第127話 旅に出よう、そうしよう

 デンセットに戻ったら、銀髪陛下や領主様、フォックさん達に出迎えられた。


「ご苦労だった」

「色々活躍したようだのう」

「余計な事はしなかったよな?」


 最後のフォックさん、その言い方はないでしょうに……


 とりあえず、奪ってきたあれこれをどこに出すかでひともめ。


「サーリが奪取してきたのだから、砦に置けばいいのではないか?」

「いや、こんな剣だの槍だの弓矢だの、いりませんよ」


 うちには超優秀な迎撃システムがあるんだから。あ、あれにも何か、名前をつけてあげようっと。

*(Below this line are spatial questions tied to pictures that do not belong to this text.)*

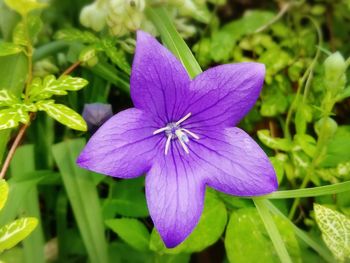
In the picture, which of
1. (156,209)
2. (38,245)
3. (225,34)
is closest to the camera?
(156,209)

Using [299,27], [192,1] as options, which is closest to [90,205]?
[192,1]

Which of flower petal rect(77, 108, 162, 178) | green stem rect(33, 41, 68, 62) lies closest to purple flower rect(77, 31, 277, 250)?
flower petal rect(77, 108, 162, 178)

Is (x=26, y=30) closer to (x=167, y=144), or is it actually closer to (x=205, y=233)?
(x=167, y=144)

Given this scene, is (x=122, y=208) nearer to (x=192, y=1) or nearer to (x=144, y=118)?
(x=144, y=118)

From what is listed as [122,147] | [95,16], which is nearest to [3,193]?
[122,147]

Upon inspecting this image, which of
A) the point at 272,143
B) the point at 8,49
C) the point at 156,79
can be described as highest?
the point at 8,49
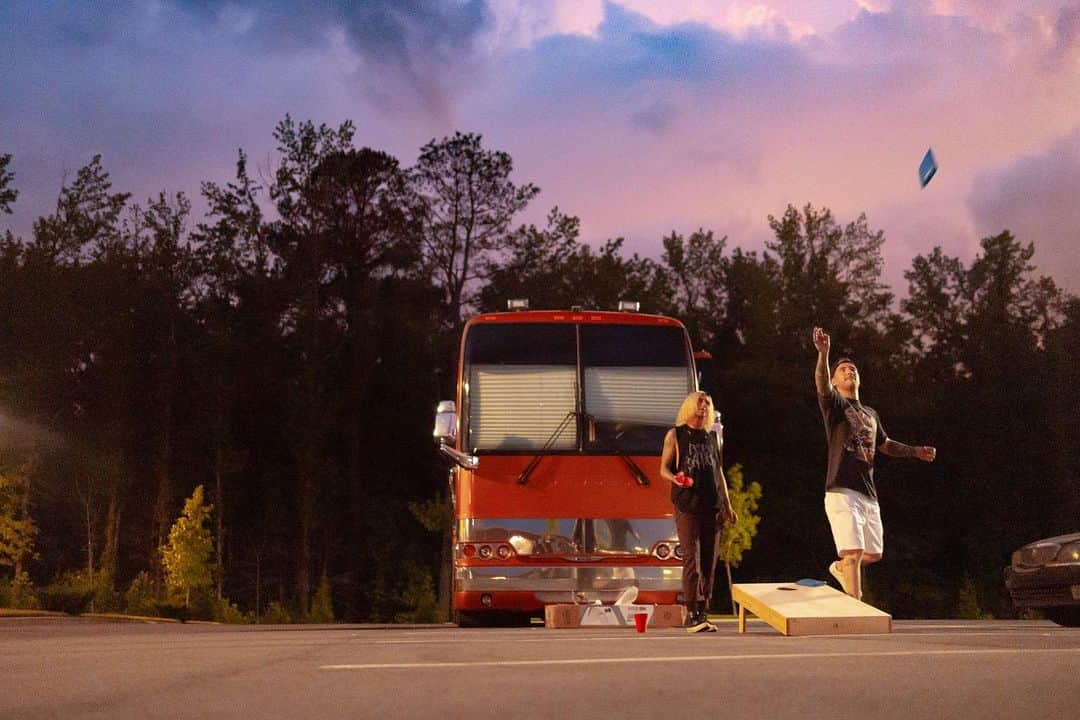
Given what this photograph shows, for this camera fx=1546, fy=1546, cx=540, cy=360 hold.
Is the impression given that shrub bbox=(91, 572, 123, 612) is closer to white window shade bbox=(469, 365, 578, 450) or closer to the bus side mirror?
white window shade bbox=(469, 365, 578, 450)

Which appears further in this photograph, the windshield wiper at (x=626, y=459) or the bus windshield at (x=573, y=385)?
the bus windshield at (x=573, y=385)

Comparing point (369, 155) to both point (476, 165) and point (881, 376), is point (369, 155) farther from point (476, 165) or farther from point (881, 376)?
point (881, 376)

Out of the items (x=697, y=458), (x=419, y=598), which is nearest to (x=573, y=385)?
(x=697, y=458)

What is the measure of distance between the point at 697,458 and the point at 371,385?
50.5 metres

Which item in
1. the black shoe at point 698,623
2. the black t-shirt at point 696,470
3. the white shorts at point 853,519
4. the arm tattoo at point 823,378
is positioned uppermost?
the arm tattoo at point 823,378

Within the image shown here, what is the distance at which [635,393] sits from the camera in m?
15.5

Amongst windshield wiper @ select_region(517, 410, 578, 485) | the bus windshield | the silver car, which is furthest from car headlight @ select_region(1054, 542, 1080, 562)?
windshield wiper @ select_region(517, 410, 578, 485)

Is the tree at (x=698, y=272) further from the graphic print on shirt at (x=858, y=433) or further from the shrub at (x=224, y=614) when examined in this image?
the graphic print on shirt at (x=858, y=433)

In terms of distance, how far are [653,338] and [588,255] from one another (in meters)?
47.1

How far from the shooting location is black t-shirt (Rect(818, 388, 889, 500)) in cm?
1173

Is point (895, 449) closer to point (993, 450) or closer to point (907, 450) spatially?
point (907, 450)

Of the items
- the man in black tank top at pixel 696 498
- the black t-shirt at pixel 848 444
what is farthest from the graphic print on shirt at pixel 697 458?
the black t-shirt at pixel 848 444

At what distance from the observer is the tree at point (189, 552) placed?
146ft

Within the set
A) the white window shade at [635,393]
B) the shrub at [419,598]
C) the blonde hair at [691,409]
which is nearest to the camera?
the blonde hair at [691,409]
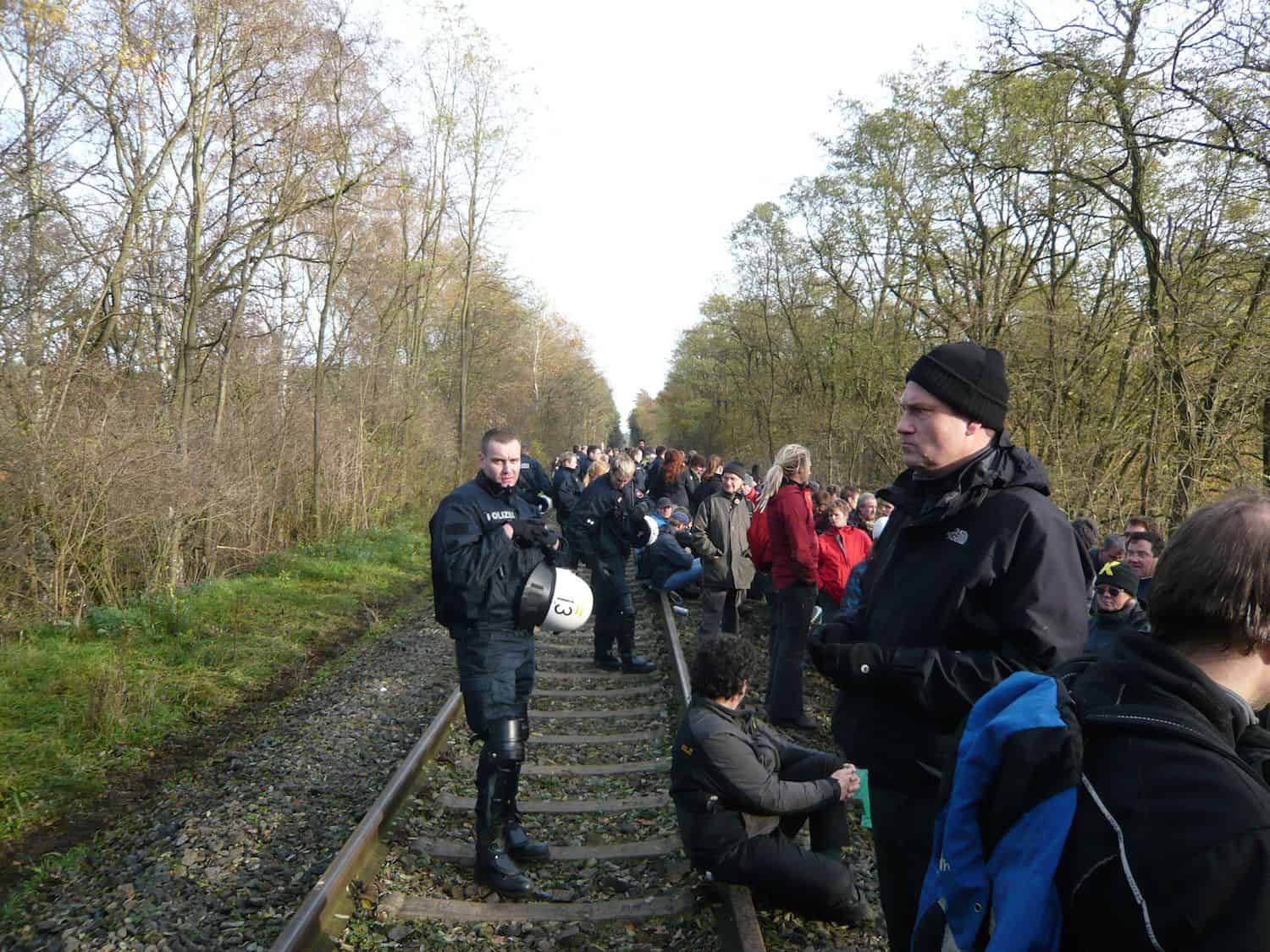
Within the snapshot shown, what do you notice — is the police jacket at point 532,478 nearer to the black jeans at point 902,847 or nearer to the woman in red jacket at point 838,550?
the woman in red jacket at point 838,550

あれかな? やっぱり「護くん」とかかな?


 ……何だろう? 今一瞬、検索先生から呆れられた気配を感じた。


 あれこれ私以外の人達が言い合い、結局私の亜空間収納の中に入れっぱなしにしておくって事が決まった。


 あ、このついでに亜空間収納の事がバレました。この世界、魔法でものを多く収納出来るようにする技術はあるんだけど、北にはないみたい。


 銀髪陛下と領主様、それにフォックさんが揃って頭を抱えている。


「……とりあえず、その事は外に漏らさぬようにの」

「心得ております。ローメニカ、わかっているな?」

「はい」


 今現在、組合長室にいるのは銀髪陛下、領主様、剣持ちさん、フォックさん、ローメニカさん、私だけだからね。


 剣持ちさんは陛下の護衛なので、陛下が言ってよしというまでは絶対に口を割らないんだって。何だか、それも怖い……


 まあ、そんなんで、奪ってきたものは亜空間収納に入れっぱなしにしておけとなりました。絶対扱いが面倒だからとか、そんな理由だと思う。


 便利に使われてるなあ。でもまあ、砦を横取りしようなんて連中は大嫌いなので、銀髪陛下達に使われても別にいい。


 敵の敵は味方なのだ。


 後は銀髪陛下や領主様がやってくれるというので、私は砦に戻る事になった。しばらくウーズベルの連中も来ないだろう、だってさ。


 そりゃ武器や食料、ついでに甲冑なんかも全部盗んできたからね。落ち着いたら、これどこかに行って売り払おう。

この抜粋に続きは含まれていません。